TSX provides guidance on acceptable anti-dilution provisions for convertible securities, adding a cashless exercise feature to security compensation arrangements and compliance with NCIB price restrictions

On December 7, the TSX published a staff notice providing guidance on: (i) acceptable standards for anti-dilution provisions for convertible securities; (ii) recent amendments to the TSX Manual respecting security-based compensation arrangements that provide for cashless exercises; and (iii) the application of the uptick prohibition for purchases made pursuant to normal course issuer bids (NCIBs).

Anti-dilution provisions for convertible securities

Convertible securities, such as warrants, options, debentures and preferred shares typically contain anti-dilution provisions designed to compensate holders of convertible securities for changes in a listed issuer's capital. The notice clarifies the standards that the TSX applies in considering such changes. Specifically, the notice states that the TSX generally does not accept downward adjustments to the exercise or conversion price of a convertible security when a listed issuer completes a subsequent issuance of securities at a lower subscription price unless:

  1. in the case of warrants and options, the exercise price is not lower than the market price at the time the convertible security as issued; and
     
  2. in the case of a convertible instruments (such as debentures and preferred shares) the adjustment results in a conversion price that is not lower than the market price at the time the convertible security was issued, less the maximum discount allowed under the TSX Manual.

Where an adjustment results in the issuance of additional securities rather than a change to the subscription or conversion price, the TSX will consider the effect on the effective subscription or conversion price in order to apply the above rules. If the above pricing conditions are not satisfied, disinterested security holder approval will be required.

In addition, the notice clarifies that adjustments to the number of securities due to stock splits and consolidations must be proportionate and adjustments to the exercise or conversion price of securities to compensate security holders for the loss of value where there is a rights offering or special distribution are generally acceptable, but anti-dilution provisions for dividends or distributions in the ordinary course of business are not.

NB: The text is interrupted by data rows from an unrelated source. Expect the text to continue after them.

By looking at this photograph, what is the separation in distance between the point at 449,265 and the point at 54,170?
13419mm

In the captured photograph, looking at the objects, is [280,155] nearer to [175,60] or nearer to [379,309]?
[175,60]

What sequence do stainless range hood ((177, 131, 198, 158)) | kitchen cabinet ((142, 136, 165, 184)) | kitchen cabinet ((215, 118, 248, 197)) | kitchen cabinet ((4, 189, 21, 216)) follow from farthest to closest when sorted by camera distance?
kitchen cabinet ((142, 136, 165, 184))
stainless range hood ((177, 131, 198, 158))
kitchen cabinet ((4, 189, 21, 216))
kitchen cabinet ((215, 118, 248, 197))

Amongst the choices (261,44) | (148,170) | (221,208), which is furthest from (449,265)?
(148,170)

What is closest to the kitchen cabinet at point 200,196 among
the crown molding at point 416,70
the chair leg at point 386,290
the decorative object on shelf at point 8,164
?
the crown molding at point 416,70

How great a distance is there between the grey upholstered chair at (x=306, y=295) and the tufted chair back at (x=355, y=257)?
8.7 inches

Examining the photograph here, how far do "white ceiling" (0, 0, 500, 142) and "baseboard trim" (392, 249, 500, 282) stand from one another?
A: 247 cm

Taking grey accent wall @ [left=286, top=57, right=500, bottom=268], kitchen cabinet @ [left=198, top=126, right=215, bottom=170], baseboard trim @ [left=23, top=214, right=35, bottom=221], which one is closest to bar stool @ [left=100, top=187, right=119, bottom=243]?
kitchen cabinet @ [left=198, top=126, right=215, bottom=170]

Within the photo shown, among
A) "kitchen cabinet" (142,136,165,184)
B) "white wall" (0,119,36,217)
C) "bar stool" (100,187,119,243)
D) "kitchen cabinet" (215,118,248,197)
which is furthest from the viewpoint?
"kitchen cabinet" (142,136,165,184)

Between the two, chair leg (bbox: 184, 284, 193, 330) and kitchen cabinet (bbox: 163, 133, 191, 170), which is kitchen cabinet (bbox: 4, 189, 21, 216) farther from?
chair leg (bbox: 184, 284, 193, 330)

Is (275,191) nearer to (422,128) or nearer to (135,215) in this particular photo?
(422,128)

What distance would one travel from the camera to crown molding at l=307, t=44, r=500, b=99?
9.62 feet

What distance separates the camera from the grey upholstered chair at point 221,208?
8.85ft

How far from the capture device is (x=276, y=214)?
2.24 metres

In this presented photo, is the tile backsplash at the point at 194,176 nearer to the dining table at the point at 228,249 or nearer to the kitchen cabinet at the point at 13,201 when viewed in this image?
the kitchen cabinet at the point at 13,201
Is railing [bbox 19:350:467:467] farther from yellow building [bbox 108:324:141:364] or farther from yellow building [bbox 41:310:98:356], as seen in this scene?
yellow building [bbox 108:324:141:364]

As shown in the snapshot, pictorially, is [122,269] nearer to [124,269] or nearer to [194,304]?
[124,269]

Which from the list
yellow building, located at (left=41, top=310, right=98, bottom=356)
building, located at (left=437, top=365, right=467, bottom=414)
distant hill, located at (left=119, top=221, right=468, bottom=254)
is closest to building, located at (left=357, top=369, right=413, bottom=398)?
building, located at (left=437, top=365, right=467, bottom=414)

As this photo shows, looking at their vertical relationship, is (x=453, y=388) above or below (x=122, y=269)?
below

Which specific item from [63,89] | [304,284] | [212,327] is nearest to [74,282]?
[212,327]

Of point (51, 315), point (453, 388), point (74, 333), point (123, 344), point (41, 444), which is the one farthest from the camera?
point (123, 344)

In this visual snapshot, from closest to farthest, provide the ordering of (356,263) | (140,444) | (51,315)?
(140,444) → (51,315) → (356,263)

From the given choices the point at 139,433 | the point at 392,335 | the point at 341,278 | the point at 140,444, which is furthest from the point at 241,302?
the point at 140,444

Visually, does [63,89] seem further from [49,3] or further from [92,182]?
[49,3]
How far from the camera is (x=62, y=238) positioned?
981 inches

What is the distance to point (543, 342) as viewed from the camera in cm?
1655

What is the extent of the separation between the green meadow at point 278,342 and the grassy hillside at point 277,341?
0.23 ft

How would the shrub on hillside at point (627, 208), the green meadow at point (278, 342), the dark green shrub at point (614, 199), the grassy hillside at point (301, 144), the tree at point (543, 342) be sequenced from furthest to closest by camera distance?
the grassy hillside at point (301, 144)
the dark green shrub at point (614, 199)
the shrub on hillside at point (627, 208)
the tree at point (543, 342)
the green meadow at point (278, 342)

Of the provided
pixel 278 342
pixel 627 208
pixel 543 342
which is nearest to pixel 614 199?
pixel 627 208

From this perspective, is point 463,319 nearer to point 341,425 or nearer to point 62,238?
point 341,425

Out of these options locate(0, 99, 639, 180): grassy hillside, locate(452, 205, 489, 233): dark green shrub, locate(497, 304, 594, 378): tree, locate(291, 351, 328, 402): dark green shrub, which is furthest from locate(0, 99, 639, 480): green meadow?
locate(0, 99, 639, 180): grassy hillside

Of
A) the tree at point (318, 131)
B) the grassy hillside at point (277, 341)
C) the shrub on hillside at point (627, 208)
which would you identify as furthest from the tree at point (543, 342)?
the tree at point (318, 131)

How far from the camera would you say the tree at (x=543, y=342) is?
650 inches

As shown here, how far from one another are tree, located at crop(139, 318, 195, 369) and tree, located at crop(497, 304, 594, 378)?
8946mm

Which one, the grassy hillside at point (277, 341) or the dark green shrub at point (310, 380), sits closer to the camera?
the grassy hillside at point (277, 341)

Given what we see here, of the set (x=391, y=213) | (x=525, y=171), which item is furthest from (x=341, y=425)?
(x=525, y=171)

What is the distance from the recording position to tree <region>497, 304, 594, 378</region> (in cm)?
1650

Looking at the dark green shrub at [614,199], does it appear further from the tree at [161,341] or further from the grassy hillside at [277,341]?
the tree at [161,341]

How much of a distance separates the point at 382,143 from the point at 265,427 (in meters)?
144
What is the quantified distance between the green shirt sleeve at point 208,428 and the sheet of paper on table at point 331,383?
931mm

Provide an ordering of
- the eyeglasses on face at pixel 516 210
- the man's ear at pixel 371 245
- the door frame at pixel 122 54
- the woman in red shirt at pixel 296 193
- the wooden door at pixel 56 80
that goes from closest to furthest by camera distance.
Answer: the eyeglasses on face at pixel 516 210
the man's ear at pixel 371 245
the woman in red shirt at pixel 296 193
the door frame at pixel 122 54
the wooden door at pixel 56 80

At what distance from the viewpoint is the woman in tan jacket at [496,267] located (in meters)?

According to the notice, participation of convertible security holders in regular distributions to shareholders is subject to the TSX's prior consent, and amendments to conversation or exercise prices under  “basket” clauses (which permit the board to amend the exercise or conversion price at its discretion in the event of a dilutive event not specifically contemplated in the anti-dilution provisions) are subject to the prior consent of the TSX. The notice also states that instruments governing the terms of convertible securities should provide that any amendments shall be subject to the prior consent of the TSX. The notice also clarifies that not all of the guidance provided in respect of convertible securities will apply to exchangeable securities.

Addition of a cashless exercise feature to security compensation arrangements

Currently, security holder approval is required to add a cashless exercise feature to a fixed maximum plan where there is not a corresponding full deduction of the underlying securities. The notice clarifies that the TSX considers such an amendment "to be equivalent to an increase in the maximum number of securities issuable" under the arrangement. As such, security holder approval is required according to section 613(i)(iv) of the Manual, even where the compensation arrangement contains detailed amendment provisions.

NCIBs

Section 629(l)(1) of the Manual prohibits listed issuers making an NICB from purchasing its securities at a price higher than the last independent trade of a board lot (the “uptick prohibition”) in order to prevent it from "abnormally influenc[ing] the market price of its security." The TSX, however, has recognized the difficulty in complying with this prohibition and states in the notice that it will not consider trades to be a violation of the uptick prohibition where:

  1. the independent trade occured no more than one second before the NCIB purchase that created the uptick;
     
  2. the independent trade is a down tick to the previous trade and the NCIB purchase would not have created an uptick to the trade prior to the last independent trade; and
     
  3. the price difference between the independent trade and the NCIB purchase was not more than $0.02.

Issuers will be expected to provide evidence that the above conditions were met where trades appear to violate the prohibition.